The narrative is told in a nonlinear fashion. This is likely inspired by the lyrics.[1] As the song describes, the two men do not give up in their efforts to rescue the winged girl, no matter how many times they fail.[2]
The video begins with shots of a peaceful but vacant village, overgrown with weeds, with the enormous concrete sarcophagus of a covered-over nuclear reactor in the background.
As the music begins, the scene changes to a sci-fi style nighttime military-style police raid on a cult. Futuristic flying troop transports crash through the windows of a tower topped by the gigantic neon-lit eyes and occupied by armed defenders. Anti-terrorist policemen exchange gunfire and grenades with cultists whose hoods depict an enormous eye, similar to those of the Dorok priests in Miyazaki's Nausicaa manga. The police are victorious; as they sort through the bodies of apparent mass suicide victims, two of them find what appears to be a girl, lying unconscious, with large feathered wings on her back.

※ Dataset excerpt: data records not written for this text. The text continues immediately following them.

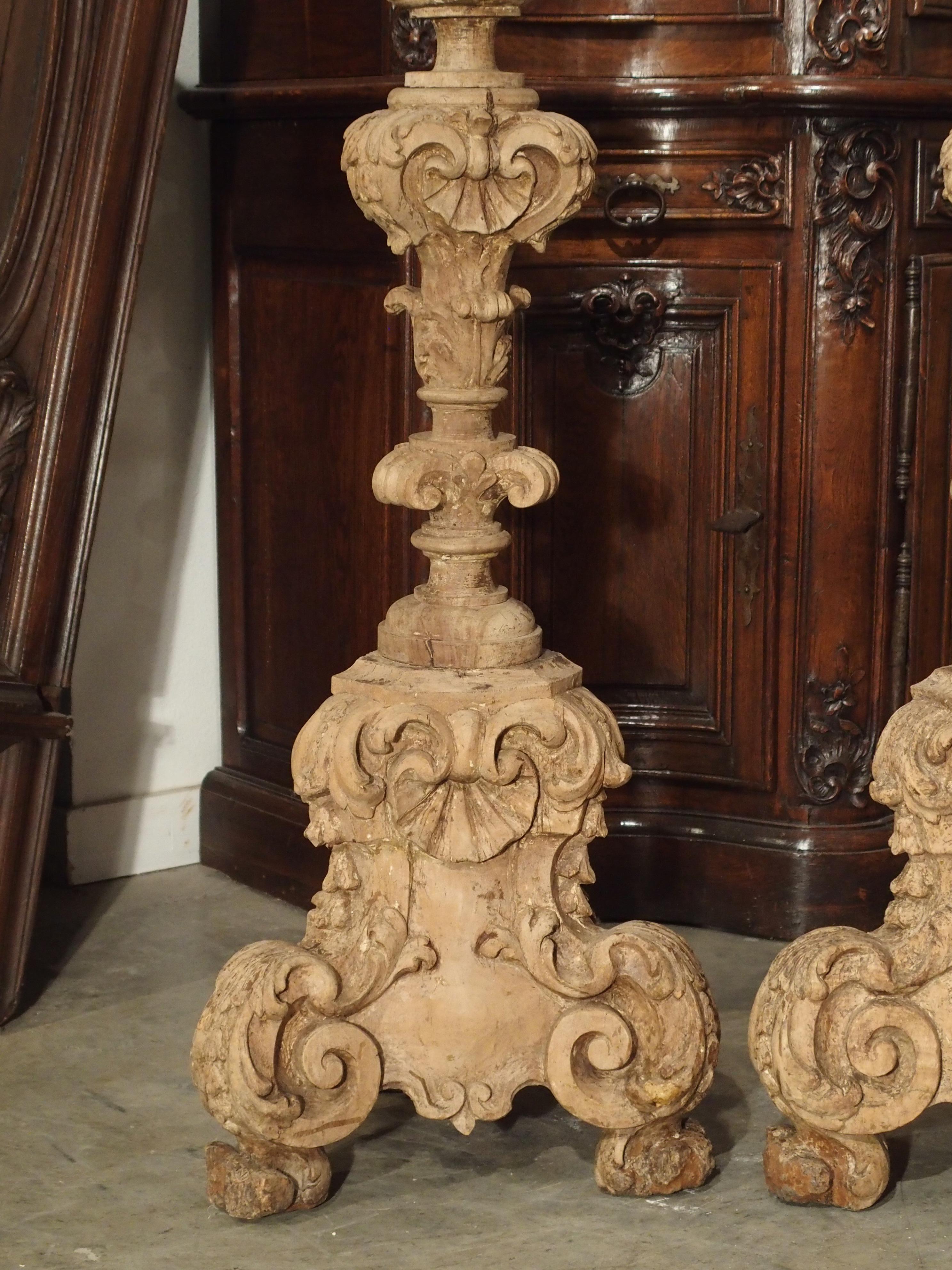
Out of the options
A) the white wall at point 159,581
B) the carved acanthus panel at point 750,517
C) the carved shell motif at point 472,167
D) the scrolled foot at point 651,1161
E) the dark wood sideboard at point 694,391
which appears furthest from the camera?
the white wall at point 159,581

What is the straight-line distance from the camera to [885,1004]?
2.08 metres

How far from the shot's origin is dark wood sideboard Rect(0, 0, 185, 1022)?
8.55 ft

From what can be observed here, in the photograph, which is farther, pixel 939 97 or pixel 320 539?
pixel 320 539

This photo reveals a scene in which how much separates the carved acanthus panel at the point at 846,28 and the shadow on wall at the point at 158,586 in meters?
1.00

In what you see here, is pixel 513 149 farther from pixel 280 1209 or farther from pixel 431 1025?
pixel 280 1209

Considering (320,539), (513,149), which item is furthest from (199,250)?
(513,149)

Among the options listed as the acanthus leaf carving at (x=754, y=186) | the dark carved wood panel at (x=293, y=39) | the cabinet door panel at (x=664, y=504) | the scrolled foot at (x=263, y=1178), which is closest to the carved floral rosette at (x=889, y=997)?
the scrolled foot at (x=263, y=1178)

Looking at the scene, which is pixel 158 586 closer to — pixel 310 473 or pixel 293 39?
pixel 310 473

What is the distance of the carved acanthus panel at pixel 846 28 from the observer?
2.66 meters

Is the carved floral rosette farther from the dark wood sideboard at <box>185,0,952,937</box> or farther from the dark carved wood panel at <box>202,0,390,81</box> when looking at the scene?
the dark carved wood panel at <box>202,0,390,81</box>

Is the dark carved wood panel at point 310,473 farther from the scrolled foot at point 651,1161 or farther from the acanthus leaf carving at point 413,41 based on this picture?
the scrolled foot at point 651,1161

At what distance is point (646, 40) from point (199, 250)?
2.72ft

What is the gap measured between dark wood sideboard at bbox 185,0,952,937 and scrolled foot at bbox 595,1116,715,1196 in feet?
2.39

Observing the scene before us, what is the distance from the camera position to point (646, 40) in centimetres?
272
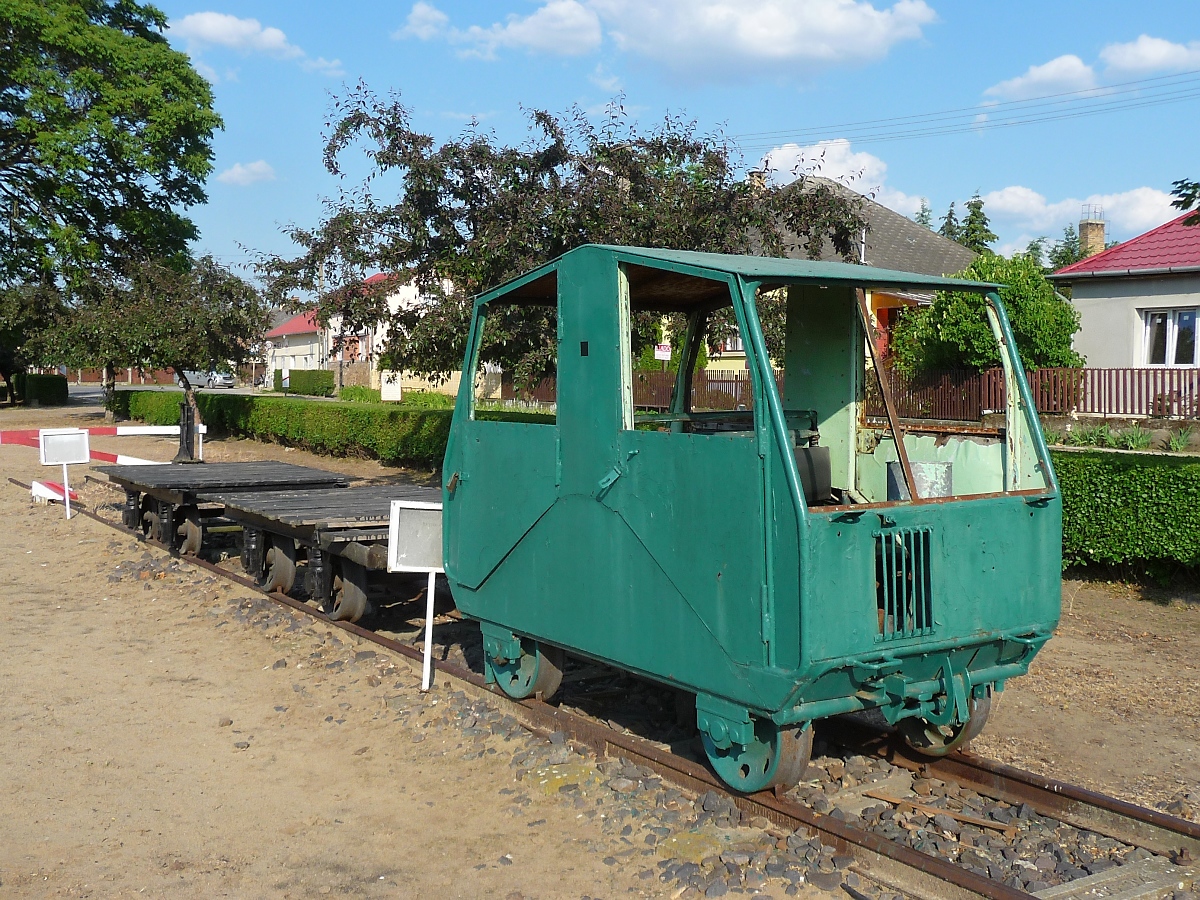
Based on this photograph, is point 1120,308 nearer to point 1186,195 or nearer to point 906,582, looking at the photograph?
point 1186,195

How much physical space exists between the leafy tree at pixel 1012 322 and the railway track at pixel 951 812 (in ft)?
52.4

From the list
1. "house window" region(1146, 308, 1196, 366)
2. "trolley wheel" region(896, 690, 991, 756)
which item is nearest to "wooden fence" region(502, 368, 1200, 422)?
"house window" region(1146, 308, 1196, 366)

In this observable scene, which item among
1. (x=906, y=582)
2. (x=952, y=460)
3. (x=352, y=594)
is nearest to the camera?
(x=906, y=582)

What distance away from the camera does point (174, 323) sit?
25891 millimetres

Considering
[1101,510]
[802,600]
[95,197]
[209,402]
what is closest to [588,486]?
[802,600]

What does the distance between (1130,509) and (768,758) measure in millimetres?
6302

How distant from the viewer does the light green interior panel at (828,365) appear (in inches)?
255

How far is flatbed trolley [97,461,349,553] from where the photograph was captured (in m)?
12.3

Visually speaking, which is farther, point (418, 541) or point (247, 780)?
point (418, 541)

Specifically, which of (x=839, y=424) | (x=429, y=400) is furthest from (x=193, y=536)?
(x=429, y=400)

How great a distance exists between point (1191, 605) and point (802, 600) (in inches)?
260

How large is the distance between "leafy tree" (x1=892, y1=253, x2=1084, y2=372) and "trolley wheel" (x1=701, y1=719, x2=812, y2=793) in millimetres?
16735

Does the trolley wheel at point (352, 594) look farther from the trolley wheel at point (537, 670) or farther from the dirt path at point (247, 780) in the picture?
the trolley wheel at point (537, 670)

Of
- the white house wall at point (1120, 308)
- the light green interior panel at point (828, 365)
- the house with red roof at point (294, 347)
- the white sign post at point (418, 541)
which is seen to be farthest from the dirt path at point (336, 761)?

The scene changes again, now to bright daylight and blue sky. Two men are driving an old Alfa Romeo down an empty road. One of them helps the girl up; she spreads her wings; he holds her hands as she gains confidence. With a nudge she is airborne, but she seems hesitant and afraid as he lets go.
The scene changes back to the discovery of the girl in the tower (bypassing the original sequence of the raid leading up to this point). Only at this point are the two men revealed to be the two from the vehicle in the previous sequence. The two men carefully carry her out and offer her something to drink, and are encouraged when she sips. But a team of scientists wearing radiation suits arrives and quickly takes the girl away after placing her into a sterile container.
The two men are shown relaxing later, but thinking of the girl and looking somewhat morose — haunted by the fate this girl will suffer. The two plan — they are shown working on various aspects of this, then the pair wearing radiation suits and breaking into a laboratory and rescuing the girl. This triggers the lab's alarms, and the three of them escape in an armored truck. They drive along a narrow suspended roadway over what appears to be a domed city built in a crater. Police hovercrafts are in pursuit, and one of them collides with the roadway and destroys it, sending the truck plummeting. The winged girl refuses to let go of the hands of her rescuers, and the three of them presumably fall to their deaths.
A brief montage of previous shots follows: the discovery of the girl, the girl flying through a blue sky, the two men rescuing the girl from the laboratory and stealing the truck, the truck plummeting amidst the wreckage of the roadway. But this time, the truck fires stabilising thrusters and makes a short flight into the side of an apartment tower. The men and the girl escape; they are seen in their sports car racing through a dark tunnel underneath signs which bear radiation symbols and read (in kanji) "Beware Of Sunlight" and "Survival Not Guaranteed", then finally they emerge into daylight, passing through a field of nuclear cooling towers and past a sign which reads "Extreme Danger." Except for the green fields and trees, there are no other signs of life. This lush vegetation however hints the radioactivity might have subsided long ago, allowing nature to take over.
As the car speeds down the road, one of the men helps the girl up, and she spreads her wings and gives them a grateful smile; he kisses her hand, and the other winks in farewell. Soon, she is gone drifting upward into the sky. Briefly, a major urban cityscape is seen beyond the trees. From a bird's-eye view, we see the shape of the car veering off the road and slowing to a stop in the grass. Hayao Miyazaki implies the two policemen might not be able to return to their old life, however; whether this is because of the authorities being on their trail or because of potential radioactive poisoning is unknown.